Bath bombs turn taking a bath into a grand event: the foaming and fizzing, the moment you hold the last bit and watch it frazzle into nothing on your palm, and the colourful aftermath where you recover from the excitement by soaking for so long that the tub turns blue. It had never crossed my mind to make bath bombs myself; they’re so fizzy and colourful that I imagined the ingredients to include something so chemical it didn’t bear thinking about. Research proved me happily wrong: bath bombs can be made from simple ingredients, and are as easy to knock up as scrambled eggs. The joy of DIY is that you can go wild with colours and fragrances here: the more glitter, the merrier. You could also add rosewater or milk instead of plain water, or add a little sea salt, honey or oatmeal to your mix, all of which are meant to do wonders for your skin. Gather the extras that excite you and don’t hold back. The basic recipe is two parts bicarbonate of soda to one part cream of tartar, so the cups can be any size you want. When you add the water to bind it together, a spray bottle works much better than pouring it in, as it prevents the mixture from prematurely over-fizzing. For moulds, you can use anything that would make a clean shape. I used rubber cupcake moulds, but tin ones are fine too. You will need: 2 cups bicarbonate of soda 1 cup cream of tartar food colouring a spray bottle

a cupcake tray, or other moulds essential oils, such as lavender or rose extras, like glitter, sequins, or dried flowers

One. Mix together the bicarbonate of soda and cream of tartar in a large bowl. Two. If you’d like bath bombs of different colours, separate the powder into separate bowls to add your food colouring. A few drops of colouring is enough—don’t add too much or it might dye your skin.
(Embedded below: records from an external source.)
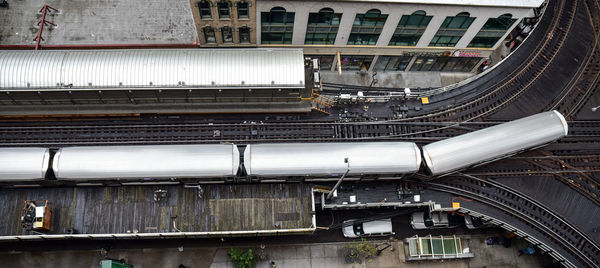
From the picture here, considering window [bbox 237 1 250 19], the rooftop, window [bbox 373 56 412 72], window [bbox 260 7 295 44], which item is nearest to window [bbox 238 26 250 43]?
window [bbox 260 7 295 44]

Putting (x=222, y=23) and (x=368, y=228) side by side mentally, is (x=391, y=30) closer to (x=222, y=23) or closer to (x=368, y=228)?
(x=222, y=23)

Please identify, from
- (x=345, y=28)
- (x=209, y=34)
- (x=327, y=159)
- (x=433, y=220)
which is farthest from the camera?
(x=345, y=28)

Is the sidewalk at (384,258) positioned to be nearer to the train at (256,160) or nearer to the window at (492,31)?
the train at (256,160)

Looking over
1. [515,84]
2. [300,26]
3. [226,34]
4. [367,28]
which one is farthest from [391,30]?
[226,34]

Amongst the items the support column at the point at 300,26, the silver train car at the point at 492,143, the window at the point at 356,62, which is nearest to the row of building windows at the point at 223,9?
the support column at the point at 300,26

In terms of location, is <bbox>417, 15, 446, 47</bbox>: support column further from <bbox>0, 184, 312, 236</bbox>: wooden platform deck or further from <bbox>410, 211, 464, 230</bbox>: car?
→ <bbox>0, 184, 312, 236</bbox>: wooden platform deck

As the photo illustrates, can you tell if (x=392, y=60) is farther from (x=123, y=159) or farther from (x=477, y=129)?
(x=123, y=159)

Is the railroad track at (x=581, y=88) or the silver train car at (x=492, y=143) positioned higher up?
the railroad track at (x=581, y=88)
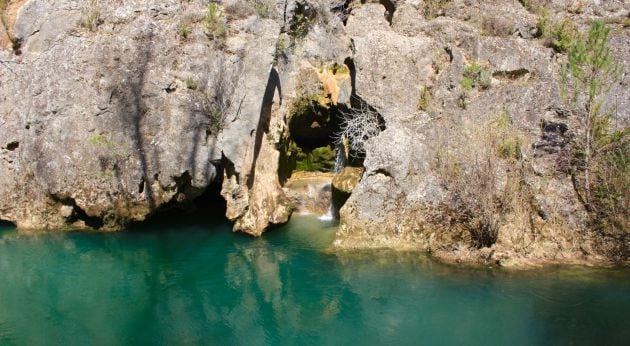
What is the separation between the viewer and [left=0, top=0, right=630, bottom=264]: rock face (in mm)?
11711

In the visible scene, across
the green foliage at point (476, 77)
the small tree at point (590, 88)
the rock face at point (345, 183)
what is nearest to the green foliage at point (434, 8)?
the green foliage at point (476, 77)

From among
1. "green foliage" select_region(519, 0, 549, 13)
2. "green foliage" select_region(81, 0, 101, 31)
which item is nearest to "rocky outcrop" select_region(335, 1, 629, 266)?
"green foliage" select_region(519, 0, 549, 13)

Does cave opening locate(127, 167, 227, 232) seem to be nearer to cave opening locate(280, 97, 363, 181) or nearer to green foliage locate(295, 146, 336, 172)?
cave opening locate(280, 97, 363, 181)

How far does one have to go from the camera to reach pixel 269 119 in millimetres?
14531

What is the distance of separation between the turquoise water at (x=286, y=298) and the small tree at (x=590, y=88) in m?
2.66

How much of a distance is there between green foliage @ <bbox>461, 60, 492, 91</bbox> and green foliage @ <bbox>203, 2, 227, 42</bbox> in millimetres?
6795

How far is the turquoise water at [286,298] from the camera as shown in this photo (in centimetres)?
860

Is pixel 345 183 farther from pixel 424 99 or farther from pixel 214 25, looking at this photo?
pixel 214 25

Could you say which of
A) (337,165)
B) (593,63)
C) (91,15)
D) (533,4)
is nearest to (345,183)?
(337,165)

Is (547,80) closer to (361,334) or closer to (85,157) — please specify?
(361,334)

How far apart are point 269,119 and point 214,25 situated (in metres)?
3.07

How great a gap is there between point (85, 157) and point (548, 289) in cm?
1157

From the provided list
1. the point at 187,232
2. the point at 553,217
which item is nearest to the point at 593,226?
the point at 553,217

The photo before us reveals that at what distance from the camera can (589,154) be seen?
11.3 m
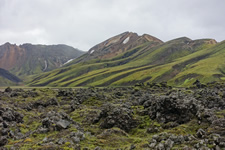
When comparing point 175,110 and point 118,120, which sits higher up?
point 175,110

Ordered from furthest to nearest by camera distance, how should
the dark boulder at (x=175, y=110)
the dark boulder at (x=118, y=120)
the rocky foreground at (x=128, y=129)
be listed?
1. the dark boulder at (x=118, y=120)
2. the dark boulder at (x=175, y=110)
3. the rocky foreground at (x=128, y=129)

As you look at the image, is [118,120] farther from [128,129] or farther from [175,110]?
[175,110]

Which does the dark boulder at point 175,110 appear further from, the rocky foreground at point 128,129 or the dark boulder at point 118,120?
the dark boulder at point 118,120

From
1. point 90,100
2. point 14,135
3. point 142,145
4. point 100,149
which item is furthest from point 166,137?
point 90,100

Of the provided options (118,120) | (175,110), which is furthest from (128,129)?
(175,110)

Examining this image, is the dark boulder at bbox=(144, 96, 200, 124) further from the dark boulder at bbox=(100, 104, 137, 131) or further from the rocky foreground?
the dark boulder at bbox=(100, 104, 137, 131)

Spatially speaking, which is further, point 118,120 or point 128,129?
point 118,120

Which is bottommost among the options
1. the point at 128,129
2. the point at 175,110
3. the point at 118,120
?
the point at 128,129

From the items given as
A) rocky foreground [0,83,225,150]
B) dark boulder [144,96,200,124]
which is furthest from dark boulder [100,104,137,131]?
dark boulder [144,96,200,124]

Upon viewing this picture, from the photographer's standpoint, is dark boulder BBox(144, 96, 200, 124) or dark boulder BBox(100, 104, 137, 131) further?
dark boulder BBox(100, 104, 137, 131)

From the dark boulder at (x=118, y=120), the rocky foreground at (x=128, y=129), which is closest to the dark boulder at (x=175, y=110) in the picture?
the rocky foreground at (x=128, y=129)

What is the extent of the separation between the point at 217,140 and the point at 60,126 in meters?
27.4

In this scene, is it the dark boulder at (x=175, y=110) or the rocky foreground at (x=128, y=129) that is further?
the dark boulder at (x=175, y=110)

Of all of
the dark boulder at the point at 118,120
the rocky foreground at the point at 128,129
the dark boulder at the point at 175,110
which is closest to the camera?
the rocky foreground at the point at 128,129
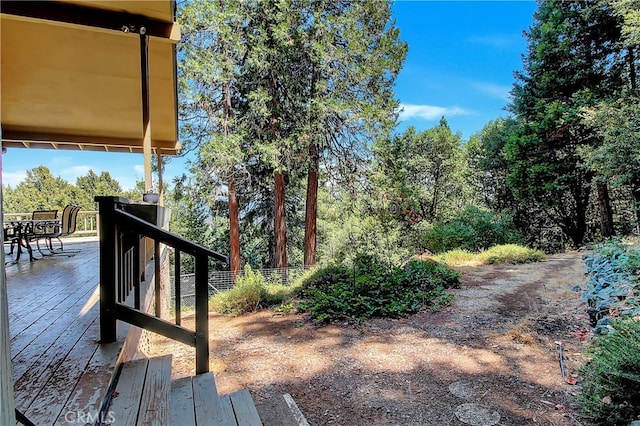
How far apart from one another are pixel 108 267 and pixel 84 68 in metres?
2.85

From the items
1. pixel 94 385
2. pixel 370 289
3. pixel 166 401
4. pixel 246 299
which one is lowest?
pixel 246 299

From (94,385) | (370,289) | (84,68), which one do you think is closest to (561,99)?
(370,289)

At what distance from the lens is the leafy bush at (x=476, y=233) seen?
11.5m

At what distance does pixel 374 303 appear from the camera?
5078 mm

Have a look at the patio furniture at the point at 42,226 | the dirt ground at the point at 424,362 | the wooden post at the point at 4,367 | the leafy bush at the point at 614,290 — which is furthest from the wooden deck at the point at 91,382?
the leafy bush at the point at 614,290

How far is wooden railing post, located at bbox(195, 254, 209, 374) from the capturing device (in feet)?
6.92

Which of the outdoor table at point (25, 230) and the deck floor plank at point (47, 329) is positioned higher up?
the outdoor table at point (25, 230)

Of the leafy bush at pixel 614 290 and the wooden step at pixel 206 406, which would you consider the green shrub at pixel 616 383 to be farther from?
the wooden step at pixel 206 406

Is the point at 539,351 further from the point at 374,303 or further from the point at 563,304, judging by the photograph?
the point at 374,303

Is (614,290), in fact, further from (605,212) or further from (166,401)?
(605,212)

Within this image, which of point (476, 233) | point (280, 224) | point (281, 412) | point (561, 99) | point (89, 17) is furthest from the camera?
point (476, 233)

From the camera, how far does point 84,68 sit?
3602 millimetres

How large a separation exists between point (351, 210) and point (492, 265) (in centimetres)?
431

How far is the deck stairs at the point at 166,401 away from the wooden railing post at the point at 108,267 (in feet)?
0.75
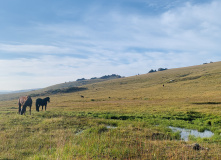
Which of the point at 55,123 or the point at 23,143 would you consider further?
the point at 55,123

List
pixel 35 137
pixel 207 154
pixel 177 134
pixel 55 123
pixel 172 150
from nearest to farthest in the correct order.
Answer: pixel 207 154 → pixel 172 150 → pixel 35 137 → pixel 177 134 → pixel 55 123

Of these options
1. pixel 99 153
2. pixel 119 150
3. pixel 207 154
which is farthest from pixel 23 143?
pixel 207 154

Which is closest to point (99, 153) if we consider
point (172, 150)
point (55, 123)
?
point (172, 150)

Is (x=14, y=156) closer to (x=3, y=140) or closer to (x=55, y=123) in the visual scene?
(x=3, y=140)

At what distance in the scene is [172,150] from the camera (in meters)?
7.21

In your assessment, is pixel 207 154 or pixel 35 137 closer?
pixel 207 154

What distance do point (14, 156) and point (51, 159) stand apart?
7.81ft

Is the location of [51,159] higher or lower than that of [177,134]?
higher

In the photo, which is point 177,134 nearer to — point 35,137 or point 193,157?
point 193,157

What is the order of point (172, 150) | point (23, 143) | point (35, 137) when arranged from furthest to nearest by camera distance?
point (35, 137)
point (23, 143)
point (172, 150)

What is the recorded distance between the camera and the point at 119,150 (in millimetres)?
7109

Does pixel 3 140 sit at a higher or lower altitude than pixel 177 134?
higher

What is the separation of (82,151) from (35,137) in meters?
4.70

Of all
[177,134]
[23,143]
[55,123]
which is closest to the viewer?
[23,143]
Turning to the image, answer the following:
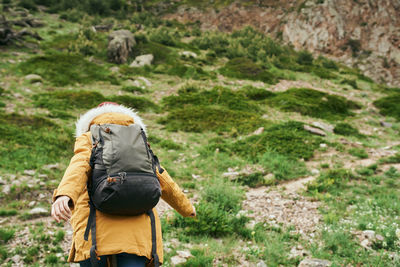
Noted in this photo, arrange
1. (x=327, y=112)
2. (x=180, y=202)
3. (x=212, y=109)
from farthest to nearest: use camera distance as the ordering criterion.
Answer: (x=327, y=112) → (x=212, y=109) → (x=180, y=202)

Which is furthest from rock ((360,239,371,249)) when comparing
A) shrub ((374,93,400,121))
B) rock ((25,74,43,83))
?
rock ((25,74,43,83))

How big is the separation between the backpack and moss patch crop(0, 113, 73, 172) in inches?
213

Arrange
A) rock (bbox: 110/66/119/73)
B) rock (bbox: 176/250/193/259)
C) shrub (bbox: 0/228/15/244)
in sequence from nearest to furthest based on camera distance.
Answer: rock (bbox: 176/250/193/259), shrub (bbox: 0/228/15/244), rock (bbox: 110/66/119/73)

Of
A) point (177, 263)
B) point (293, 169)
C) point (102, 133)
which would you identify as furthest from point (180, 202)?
point (293, 169)

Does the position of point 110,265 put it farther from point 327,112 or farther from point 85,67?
point 85,67

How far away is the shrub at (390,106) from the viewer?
612 inches

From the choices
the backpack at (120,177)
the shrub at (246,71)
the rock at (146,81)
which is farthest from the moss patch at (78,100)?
the backpack at (120,177)

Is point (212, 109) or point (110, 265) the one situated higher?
point (110, 265)

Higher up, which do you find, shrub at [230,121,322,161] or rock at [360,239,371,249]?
rock at [360,239,371,249]

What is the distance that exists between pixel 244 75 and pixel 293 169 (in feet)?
41.4

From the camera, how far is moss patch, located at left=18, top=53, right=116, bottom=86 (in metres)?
14.7

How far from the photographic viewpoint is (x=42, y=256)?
416 centimetres

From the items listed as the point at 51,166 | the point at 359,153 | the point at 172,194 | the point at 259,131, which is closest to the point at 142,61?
the point at 259,131

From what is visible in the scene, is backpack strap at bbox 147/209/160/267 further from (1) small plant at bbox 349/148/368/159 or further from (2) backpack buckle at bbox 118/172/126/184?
(1) small plant at bbox 349/148/368/159
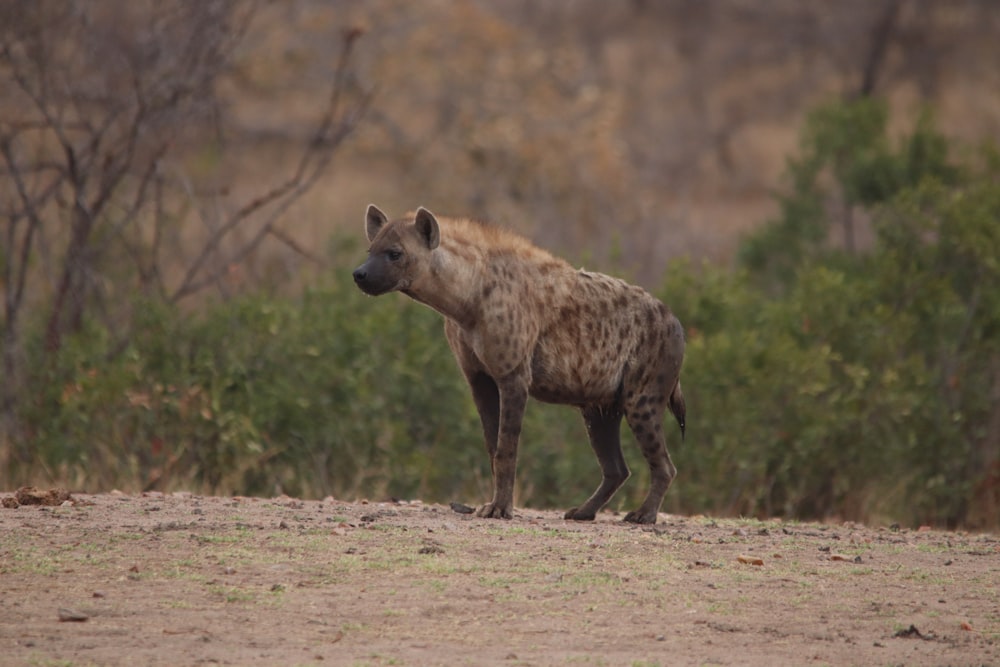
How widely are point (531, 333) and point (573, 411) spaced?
392 centimetres

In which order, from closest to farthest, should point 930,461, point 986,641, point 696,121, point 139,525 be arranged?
point 986,641, point 139,525, point 930,461, point 696,121

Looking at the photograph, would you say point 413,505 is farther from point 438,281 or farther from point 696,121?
point 696,121

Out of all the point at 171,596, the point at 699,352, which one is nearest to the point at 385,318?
the point at 699,352

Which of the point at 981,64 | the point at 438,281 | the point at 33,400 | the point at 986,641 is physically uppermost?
the point at 981,64

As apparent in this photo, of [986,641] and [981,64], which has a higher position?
[981,64]

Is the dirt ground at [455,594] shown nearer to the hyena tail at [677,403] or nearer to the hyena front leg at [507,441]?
the hyena front leg at [507,441]

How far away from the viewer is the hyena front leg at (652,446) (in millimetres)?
7035

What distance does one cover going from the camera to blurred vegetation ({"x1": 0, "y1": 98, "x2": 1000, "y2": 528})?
988cm

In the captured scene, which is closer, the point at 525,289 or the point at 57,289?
the point at 525,289

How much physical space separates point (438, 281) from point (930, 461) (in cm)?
542

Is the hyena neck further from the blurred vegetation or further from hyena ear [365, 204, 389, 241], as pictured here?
the blurred vegetation

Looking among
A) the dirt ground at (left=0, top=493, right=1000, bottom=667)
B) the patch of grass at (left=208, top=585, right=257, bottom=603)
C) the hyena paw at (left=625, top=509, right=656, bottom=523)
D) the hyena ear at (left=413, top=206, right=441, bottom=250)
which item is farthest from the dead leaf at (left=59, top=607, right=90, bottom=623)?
the hyena paw at (left=625, top=509, right=656, bottom=523)

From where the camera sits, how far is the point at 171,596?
5031mm

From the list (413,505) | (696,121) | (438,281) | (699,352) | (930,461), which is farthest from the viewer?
(696,121)
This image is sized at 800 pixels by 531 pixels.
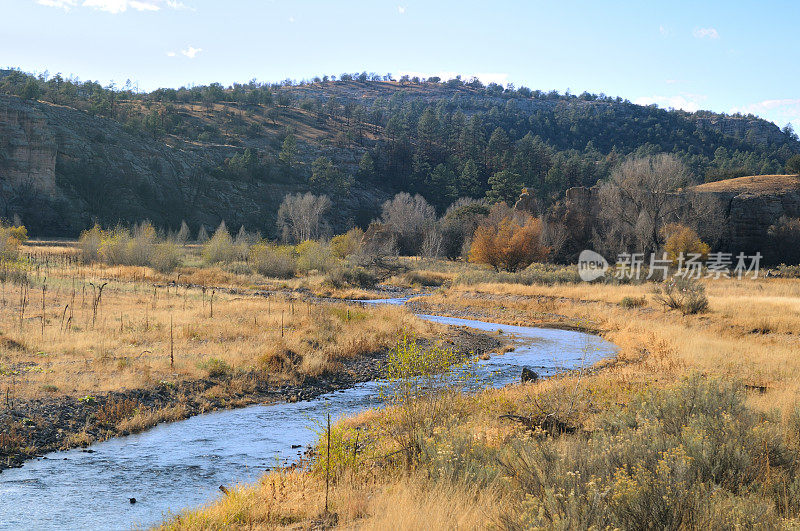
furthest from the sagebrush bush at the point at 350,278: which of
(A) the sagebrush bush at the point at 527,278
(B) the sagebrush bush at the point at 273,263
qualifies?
(A) the sagebrush bush at the point at 527,278

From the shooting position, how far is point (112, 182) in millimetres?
94312

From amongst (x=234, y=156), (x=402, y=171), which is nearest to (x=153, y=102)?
(x=234, y=156)

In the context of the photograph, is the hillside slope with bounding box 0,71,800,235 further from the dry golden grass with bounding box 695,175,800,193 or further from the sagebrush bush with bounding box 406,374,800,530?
the sagebrush bush with bounding box 406,374,800,530

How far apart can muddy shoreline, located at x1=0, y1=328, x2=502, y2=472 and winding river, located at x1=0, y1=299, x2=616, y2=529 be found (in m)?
0.41

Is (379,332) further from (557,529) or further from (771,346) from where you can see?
(557,529)

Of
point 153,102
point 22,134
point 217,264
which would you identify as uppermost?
point 153,102

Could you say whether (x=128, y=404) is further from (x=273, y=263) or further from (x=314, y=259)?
(x=314, y=259)

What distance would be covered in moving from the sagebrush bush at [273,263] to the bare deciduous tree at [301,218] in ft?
92.4

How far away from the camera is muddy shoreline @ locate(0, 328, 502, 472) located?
1225 centimetres

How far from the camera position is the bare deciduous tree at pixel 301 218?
91875mm

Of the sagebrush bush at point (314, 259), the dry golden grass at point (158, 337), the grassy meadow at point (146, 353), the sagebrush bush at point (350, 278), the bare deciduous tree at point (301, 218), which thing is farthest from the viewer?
the bare deciduous tree at point (301, 218)

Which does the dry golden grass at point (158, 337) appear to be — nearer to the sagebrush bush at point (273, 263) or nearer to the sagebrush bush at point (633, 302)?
the sagebrush bush at point (633, 302)

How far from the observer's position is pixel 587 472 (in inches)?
257

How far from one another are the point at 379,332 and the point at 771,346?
16251 millimetres
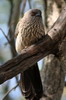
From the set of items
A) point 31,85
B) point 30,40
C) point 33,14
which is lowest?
point 31,85

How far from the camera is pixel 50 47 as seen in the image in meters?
3.76

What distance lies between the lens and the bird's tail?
3.99 m

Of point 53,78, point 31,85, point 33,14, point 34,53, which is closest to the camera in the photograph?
point 34,53

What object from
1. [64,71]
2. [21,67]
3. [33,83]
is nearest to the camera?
[21,67]

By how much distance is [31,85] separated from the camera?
4.10 m

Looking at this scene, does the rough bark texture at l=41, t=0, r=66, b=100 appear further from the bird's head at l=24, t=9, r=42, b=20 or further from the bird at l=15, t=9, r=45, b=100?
the bird's head at l=24, t=9, r=42, b=20

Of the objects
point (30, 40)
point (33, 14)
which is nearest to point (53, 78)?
point (30, 40)

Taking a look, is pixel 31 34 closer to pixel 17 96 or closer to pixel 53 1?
pixel 53 1

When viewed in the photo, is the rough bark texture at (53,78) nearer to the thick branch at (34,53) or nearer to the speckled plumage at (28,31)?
the speckled plumage at (28,31)

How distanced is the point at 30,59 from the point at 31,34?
28.1 inches

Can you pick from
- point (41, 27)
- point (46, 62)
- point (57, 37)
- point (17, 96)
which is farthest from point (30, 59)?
point (17, 96)

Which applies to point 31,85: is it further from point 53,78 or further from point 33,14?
point 33,14

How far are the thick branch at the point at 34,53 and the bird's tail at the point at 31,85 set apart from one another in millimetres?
494

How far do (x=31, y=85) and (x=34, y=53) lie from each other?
2.05ft
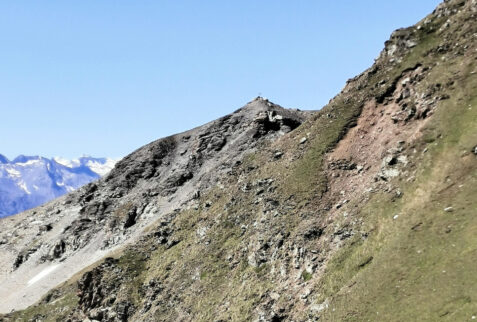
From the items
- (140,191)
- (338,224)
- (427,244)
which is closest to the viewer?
(427,244)

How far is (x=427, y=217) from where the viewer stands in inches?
1535

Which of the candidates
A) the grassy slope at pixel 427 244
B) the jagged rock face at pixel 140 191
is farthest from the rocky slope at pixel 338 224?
the jagged rock face at pixel 140 191

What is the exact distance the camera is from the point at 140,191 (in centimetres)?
11675

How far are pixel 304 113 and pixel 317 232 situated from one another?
79668 mm

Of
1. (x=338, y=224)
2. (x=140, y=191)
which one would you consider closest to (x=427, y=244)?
(x=338, y=224)

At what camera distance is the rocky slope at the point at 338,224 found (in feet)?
118

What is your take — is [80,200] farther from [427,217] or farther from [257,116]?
[427,217]

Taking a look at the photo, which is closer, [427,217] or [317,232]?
[427,217]

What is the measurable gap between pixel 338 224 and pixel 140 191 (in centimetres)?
7839

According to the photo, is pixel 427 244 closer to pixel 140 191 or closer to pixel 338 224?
pixel 338 224

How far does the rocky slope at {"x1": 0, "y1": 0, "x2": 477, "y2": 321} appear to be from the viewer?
118 ft

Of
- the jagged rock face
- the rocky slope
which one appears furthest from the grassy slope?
the jagged rock face

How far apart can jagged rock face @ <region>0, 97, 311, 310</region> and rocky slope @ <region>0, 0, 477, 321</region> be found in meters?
1.54

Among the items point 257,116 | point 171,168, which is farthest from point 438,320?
point 171,168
Here’s where you can also pop in any extras or essential oils. Three. Get your water bottle and spritz the mixture liberally, stirring as you go. The food colouring will start to spread through and colour the mixture. You’ll need to use a little intuition here: the mixture needs to be crumbly and moist but not too wet, and it should hold its shape when you press it with a spoon. Don’t add too much water, or the fizz will go out of your bomb. Four. Sprinkle a little glitter into your mould and press the mixture in tightly. Make sure each fills out the space or your bath bombs will come out uneven. Five. Leave in a warm, dry place, such as by a radiator, for two hours or until the bombs turn rock solid and dry to the touch. Six. Place a tray over the moulds, and carefully flip it upside down. Your bath bombs should fall out easily. Run yourself a bath and have a glorious soak in your glittery new creation.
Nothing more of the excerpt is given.